Leaving the pictures aside, transcribe every line below exactly.

◆ DATASET SECTION:
★ ★ ★

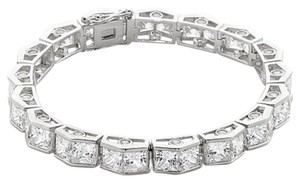 Victoria Wieck Princess Peak Absolute Tennis Bracelet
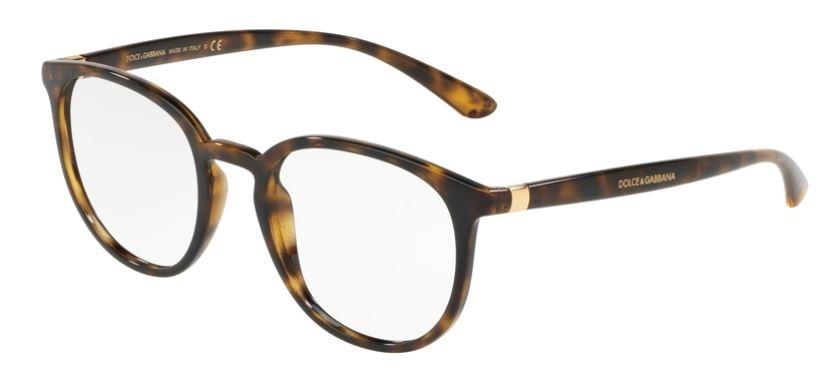 Dolce & Gabbana Brille DG5033 502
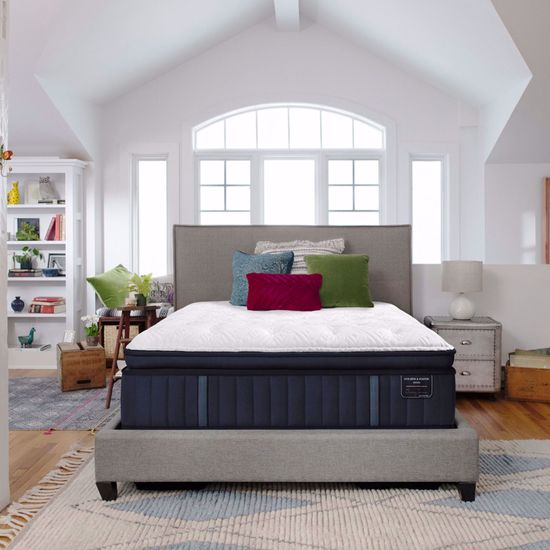Picture of Stearns & Foster Rockwell Luxury Plush Euro Pillowtop Queen Mattress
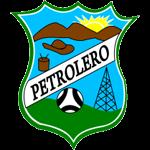 Петролеро Якуиба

★ ★ ★

◆ ANSWER SPACE:
 Victoria Wieck Princess Peak Absolute Tennis Bracelet
 Dolce & Gabbana Brille DG5033 502
Picture of Stearns & Foster Rockwell Luxury Plush Euro Pillowtop Queen Mattress
 Петролеро Якуиба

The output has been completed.